--- START OF Reading text ---
I should give credit to Eric Schecter's page on defining the real numbers as my source for the "rational functions" as an example of a field with infinitesimals. Go to and search the file for infinitesimals. He told me by email that he was introduced to the idea by fellow mathematicians a few years earlier at a meeting, but he no longer had the names of his sources. Alan R. Fisher 09:49, 2 July 2007 (UTC)
So I'm not too sure what you mean by "polynomial ratio sequences". Do you mean that the sequence can only be of the form <r(0),r(1),r(2),...>, where r is a rational function? That might possibly work, for the specific case of the structure <R,0,1,+,*>. At least I don't immediately know a counterexample.
However: (1) the proof would be somewhat involved, as it would rely on the limited expressive power of first-order logic in that structure (e.g. the fact that all functions first-order definable over the structure are rational functions oops--that's not actually a "fact"; you can define the square-root function, for example), and (2) it would fall apart as soon as you made the expressive power a little stronger. For example, as soon as you can define the trig functions, you'll have the same problem with the cosine of the element represented by <0,π,2π,3π...>. So it seems rather limiting as a way of introducing the calculus.
Still, it does seem like an interesting avenue to explore. --Trovatore 17:44, 2 July 2007 (UTC)
(Thanks for helping me clarify my ideas. A lot of this extended discussion will be reflected in the paper I am still working on.)
--- END OF Reading text ---
--- START OF Input data ---
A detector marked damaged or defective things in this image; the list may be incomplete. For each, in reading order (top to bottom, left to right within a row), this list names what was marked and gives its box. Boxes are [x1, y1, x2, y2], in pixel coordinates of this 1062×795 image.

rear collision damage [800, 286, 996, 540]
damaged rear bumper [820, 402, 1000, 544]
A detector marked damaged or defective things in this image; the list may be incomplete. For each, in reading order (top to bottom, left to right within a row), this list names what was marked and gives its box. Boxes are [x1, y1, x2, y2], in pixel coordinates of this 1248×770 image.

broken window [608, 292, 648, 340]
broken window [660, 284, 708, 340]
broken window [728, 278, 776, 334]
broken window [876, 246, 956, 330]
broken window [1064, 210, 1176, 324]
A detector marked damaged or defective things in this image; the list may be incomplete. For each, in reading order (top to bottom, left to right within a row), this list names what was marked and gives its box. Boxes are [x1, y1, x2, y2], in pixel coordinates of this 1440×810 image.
--- END OF Input data ---
— Directions —
1) In the discussion of infinitesimals, whose page is credited as the source for using rational functions as an example of a field with infinitesimals?
2) Duplicate the stretch of the records from the line containing "this 1248×770 image." through the line containing "broken window [608, 292, 648, 340]", with both of those lines included.

— Solutions to the exercise —
1) Eric Schecter's page on defining the real numbers.

2)
A detector marked damaged or defective things in this image; the list may be incomplete. For each, in reading order (top to bottom, left to right within a row), this list names what was marked and gives its box. Boxes are [x1, y1, x2, y2], in pixel coordinates of this 1248×770 image.

broken window [608, 292, 648, 340]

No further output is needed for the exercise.